Activity: Leave out the pictures and set down the rest of the listing below word for word.

Dataset content:

□ □ □ □

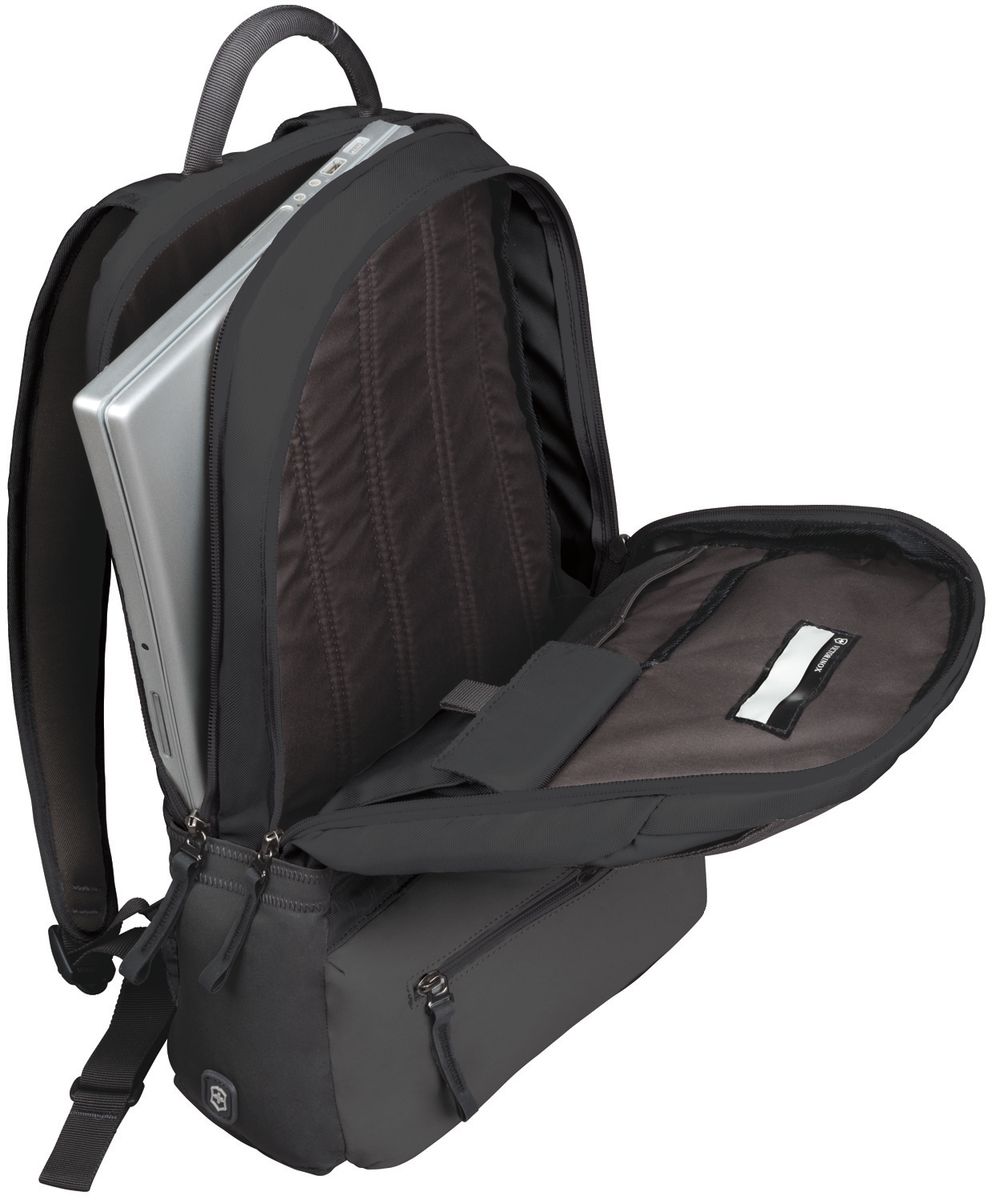 фото Рюкзак для ноутбука Victorinox "Altmont 3.0 Laptop Backpack", цвет: черный, 25 л + ПОДАРОК: нож-брелок "Escort"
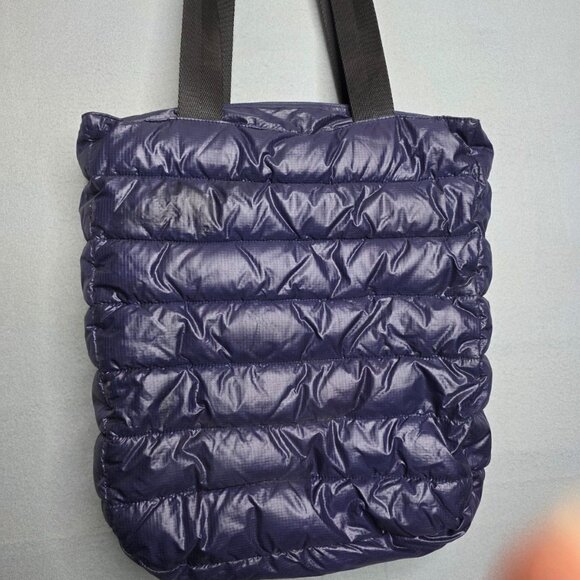 Columbia Sportswear Puffer Tote In Purple Nylon Polyester - Picture 4 of 6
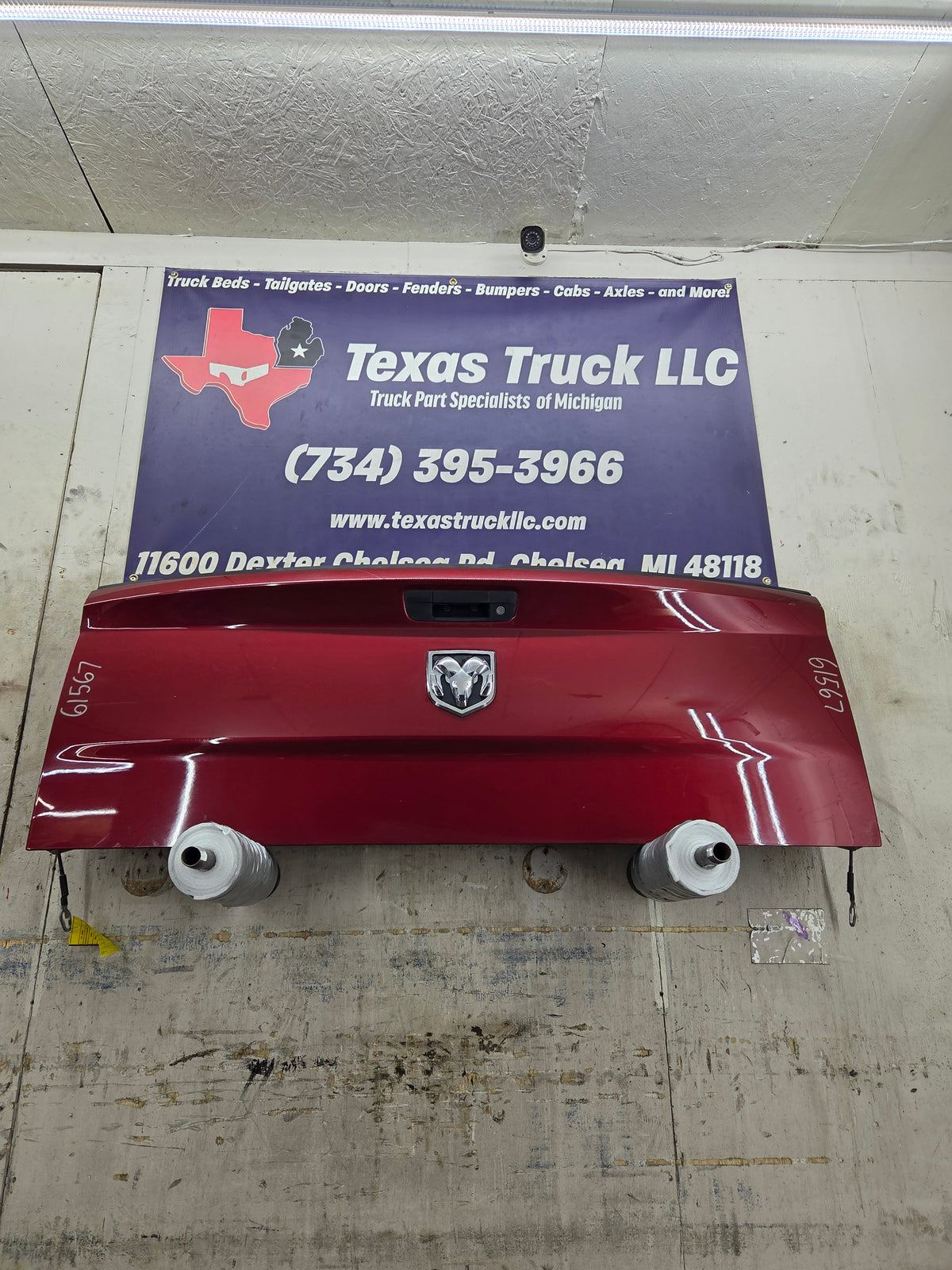 2009-2018 Dodge Ram 4th Gen 1500 2500 3500 Tailgate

□ □ □ □

Answer:
 фото Рюкзак для ноутбука Victorinox "Altmont 3.0 Laptop Backpack", цвет: черный, 25 л + ПОДАРОК: нож-брелок "Escort"
 Columbia Sportswear Puffer Tote In Purple Nylon Polyester - Picture 4 of 6
 2009-2018 Dodge Ram 4th Gen 1500 2500 3500 Tailgate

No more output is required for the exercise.